Editor’s Note: This article is part of our primer series on Christians ethics where a respected leader and thinker recommends and gives a summary overview of a book that helps orient readers to a certain aspect of ethics and philosophy. This series is designed to equip the local church to engage foundational texts of Christian ethics. Find the entire series here

Over the years, I’ve been surprised by how often my life has been upended by little books. Augustine’s City of God influenced me, but the much smaller Confessions changed me. Carl Henry wrote six volumes of God, Revelation, and Authority—and I have referenced it often—but what altered my life was his tiny manifesto, The Uneasy Conscience of Modern Fundamentalism. In the same way, though I am grateful for massive works on Christian ethics, few of them have made as much difference as a slim little essay, with hummingbirds on the cover. 

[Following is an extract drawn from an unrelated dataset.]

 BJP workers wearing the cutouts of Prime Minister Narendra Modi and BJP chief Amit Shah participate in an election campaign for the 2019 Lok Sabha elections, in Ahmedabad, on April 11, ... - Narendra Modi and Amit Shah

The book is Life Is a Miracle, and were it not for the author, I never would have read it. First of all, the title would not have caught my attention on a bookstore shelf. It sounds like a New Age-y self-help book along the lines of Eat, Pray, Love. And, even if I had glanced at it closer, I probably would have passed since it purports to be a treatment of scientific rationalism of the sort found in the so-called “New Atheism.” And I must admit I find myself bored both by the arguments of these “New Atheists” and by the huffing of those who hate-read them in order to point out how wrong they are. I suppose that is because while I can identify with the struggles of a person who can’t make sense of evil or absurdity, I have never been tempted by the idea that the universe is merely random atoms bouncing about. 

But I was certain to read this book, despite all of that, because of the author. The old Kentucky agrarian was one of those writers whose insights were so consistently valuable that I would read everything he wrote—novels, short stories, poems, essays, and articles. This book was no exception, and I found that as I read it and, over the years, re-read it, it reshaped my vision of Christian ethics in a disenchanted age. 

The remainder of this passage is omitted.